* EXERCISE DETAILS *
Rewrite the lines from the one containing "Which is higher" through the last line, keeping the requests, and shift every number in the answers (coordinates and distances) by -79.
==============================
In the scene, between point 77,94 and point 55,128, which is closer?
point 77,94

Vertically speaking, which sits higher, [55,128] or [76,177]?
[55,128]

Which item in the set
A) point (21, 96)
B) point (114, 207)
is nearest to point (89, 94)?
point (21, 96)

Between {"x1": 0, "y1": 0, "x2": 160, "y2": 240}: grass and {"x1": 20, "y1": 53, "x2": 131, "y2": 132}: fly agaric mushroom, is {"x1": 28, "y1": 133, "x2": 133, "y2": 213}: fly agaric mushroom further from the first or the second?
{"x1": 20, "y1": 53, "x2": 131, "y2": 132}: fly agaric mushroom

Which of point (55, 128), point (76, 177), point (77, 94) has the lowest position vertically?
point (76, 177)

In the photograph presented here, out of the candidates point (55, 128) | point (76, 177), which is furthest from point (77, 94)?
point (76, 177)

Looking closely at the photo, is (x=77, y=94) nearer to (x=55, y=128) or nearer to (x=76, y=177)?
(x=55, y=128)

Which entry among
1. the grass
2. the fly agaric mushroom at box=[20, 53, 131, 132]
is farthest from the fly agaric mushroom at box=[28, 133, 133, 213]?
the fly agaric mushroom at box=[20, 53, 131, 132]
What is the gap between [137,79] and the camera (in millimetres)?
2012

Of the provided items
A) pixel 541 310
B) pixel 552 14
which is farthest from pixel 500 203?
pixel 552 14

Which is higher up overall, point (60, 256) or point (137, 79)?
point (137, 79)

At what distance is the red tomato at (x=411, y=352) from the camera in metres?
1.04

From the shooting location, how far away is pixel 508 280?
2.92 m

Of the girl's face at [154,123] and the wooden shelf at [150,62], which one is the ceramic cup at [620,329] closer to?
==============================
* RESULT OF THE EXERCISE *
Which is higher up overall, point (60, 256) or point (137, 79)?
point (58, 0)

At what distance is the red tomato at (x=411, y=352) from the camera in metres?
-77.96

From the shooting location, how far away is pixel 508 280?
-76.08 m

Of the girl's face at [154,123] and the wooden shelf at [150,62], which one is the ceramic cup at [620,329] closer to?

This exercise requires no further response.